Задание
Напишите продолжение воспоминаний о репетициях меломимы в цирке, которые приведены ниже во фрагменте текста, начиная сразу после их последнего предложения.

Фрагмент текста
Все было противно, совершенно непонятно и поэтому – страшно. Мы обогнали Владимира Владимировича. Он шел быстро, «сквозь людей», с высоко поднятой головой – смотрел поверх всех и был выше всех. Очень белое лицо, все остальное очень черное. Палка вертелась в воздухе, как хлыст, быстро-быстро, и казалось, что она мягкая, эластичная, вьется и сгибается в воздухе. Кто-то заслонил его…
14 апреля уже с восьми утра я была в цирке и вела монтировочную репетицию, а в одиннадцать часов было начало первой сводной репетиции всей меломимы с артистами.
Накануне я вернулась домой расстроенной и недоумевающей – почему меня обидел Владимир Владимирович? На сердце было растерянно и тревожно – за меломиму, за мою работу (многое, конечно, не получалось так, как задумано, и это всегда оскорбительно – поди разбирайся, кто виноват. Да обычно и времени и денег на переделки уже нет).

Исходные данные
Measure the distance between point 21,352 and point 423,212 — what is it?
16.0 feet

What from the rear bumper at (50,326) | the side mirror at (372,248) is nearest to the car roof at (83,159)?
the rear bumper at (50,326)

Ответ
Взяв себя в руки и вспомнив, что надо звонить Маяковскому, я с небольшим опозданием бегу к телефону в кабинет директора, находившийся на втором этаже, на лестнице встречаюсь с директором.
– Как монтировочная? Куда вы так торопитесь? – спрашивает он, бренча связкой ключей в кармане.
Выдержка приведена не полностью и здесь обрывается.